C++ came closest to the mark with its Turing-complete templates.
May 02, 2022

On Sunday, 1 May 2022 at 16:56:12 UTC, Ola Fosheim Grøstad wrote:

>

On Sunday, 1 May 2022 at 16:31:20 UTC, claptrap wrote:

>

and real time as far as I remember. Im not even sure phase vocoders would have been feasible on dsp hardware in those days.

It was possible. The original papers on phase vocoders discuss real time.

I said it likely wasn't "feasible" not that it was impossible. Even the high end digital effects units in the mid 90s only managed a handful of basic effects at the same time, and they usually did that by using multiple chips, with different chips handling different blocks in the chain. A phase vocoder would have been pretty hard to pull off on that kind of hardware even if it was possible to a level of quality that was useful. I mean it's basically fft-->processing-->ifft, which is an order of magnitude or two more than the 20 or 30 cycles/sample you need to implement a reasonable quality chorus, phaser or eq, etc... Which is likely why AutoTune appeared first as a DAW plugin.

May 02, 2022
On Sunday, 1 May 2022 at 18:09:16 UTC, Walter Bright wrote:
> On 5/1/2022 9:31 AM, claptrap wrote:
>> And 99.9% of the time you're listening to AutoTuned vocals you dont even know.
>
> It's gotten to the point where I can tell :-)

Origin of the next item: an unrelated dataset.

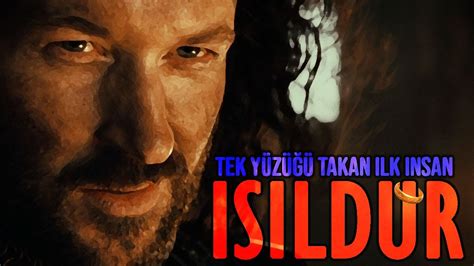 ISILDUR Yüzüklerin Efendisi Orta Dünya YouTube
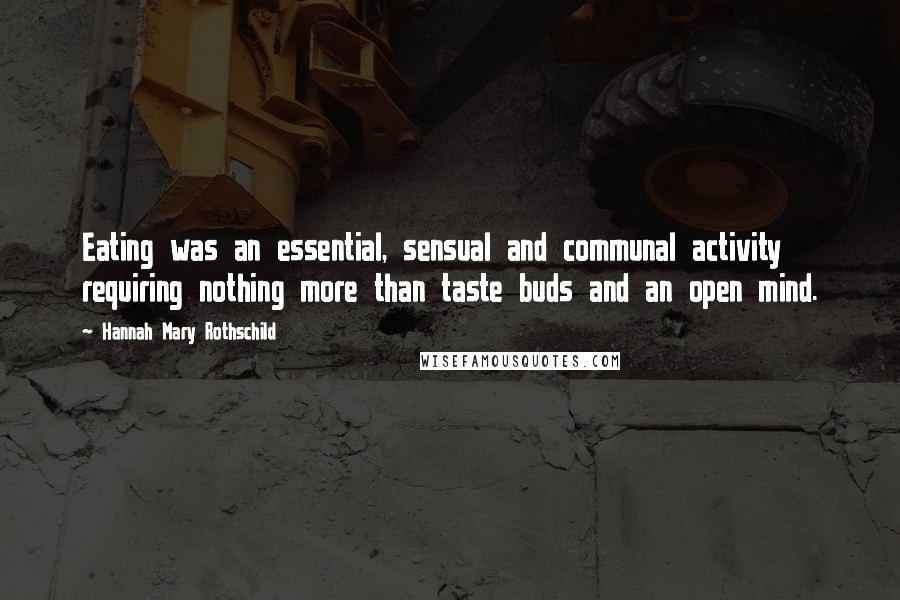 Hannah Mary Rothschild Quotes: Eating was an essential, sensual and communal activity requiring nothing more than taste buds and an open mind.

How do you know when you cant tell? You dont, you just assume because you spot it sometimes you can always tell, you cant.

and the thing about singers being better in the 70s, it's not true, it's just that we've forgotten 90% of the music and we only remember the good stuff. It's natural selection. 20 or 30 years from now people will say the same about the 2010s, because all the crap will have been forgotten and only the good stuff remains. There's a name for it but I cant remember what it is.

I mean seriously look up the charts for a specific week in the 70s, or 80s or whatever, most of it was awful. But we just remember the stuff that stood the test of time.
May 01, 2022
On 5/1/22 17:21, Araq wrote:
> On Sunday, 1 May 2022 at 21:00:23 UTC, Ali Çehreli wrote:
>
>> C++ is not in a position to fake that it cares about tooling. That
>> train has already landed... (What? :p)
>>
>
> "X is already bad so let's make it worse."

Not at all. I meant, the authors could not use tooling problems as excuse because C++ was and is already hostile to tooling.

But I understand all your points so I am moving on to happier topics.

Ali

May 02, 2022
On Monday, 2 May 2022 at 02:24:01 UTC, Ali Çehreli wrote:
> On 5/1/22 17:21, Araq wrote:
...
> But I understand all your points so I am moving on to happier topics.

Very good idea.  I'm following your example.